Collected data entries
══════════════════════════════

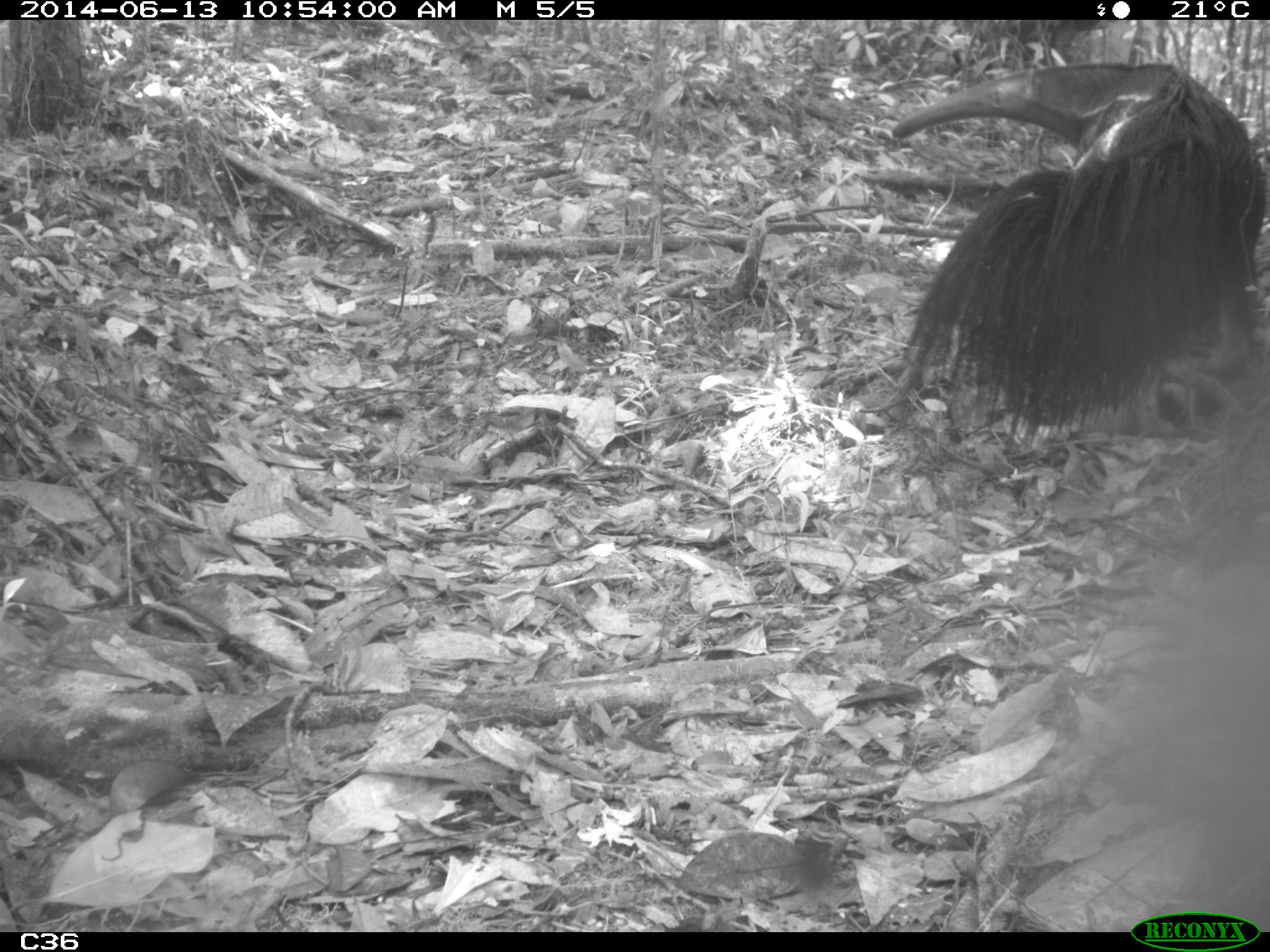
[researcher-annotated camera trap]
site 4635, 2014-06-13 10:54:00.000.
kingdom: Animalia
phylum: Chordata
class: Mammalia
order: Pilosa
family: Myrmecophagidae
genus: Myrmecophaga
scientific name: Myrmecophaga tridactyla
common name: giant anteater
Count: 1.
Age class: adult.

══════════════════════════════

### REQUIRED WORK
Your copy should hold all the data word for word. It should hold no pictures.

### RESULT FOR THIS EXERCISE
[researcher-annotated camera trap]
site 4635, 2014-06-13 10:54:00.000.
kingdom: Animalia
phylum: Chordata
class: Mammalia
order: Pilosa
family: Myrmecophagidae
genus: Myrmecophaga
scientific name: Myrmecophaga tridactyla
common name: giant anteater
Count: 1.
Age class: adult.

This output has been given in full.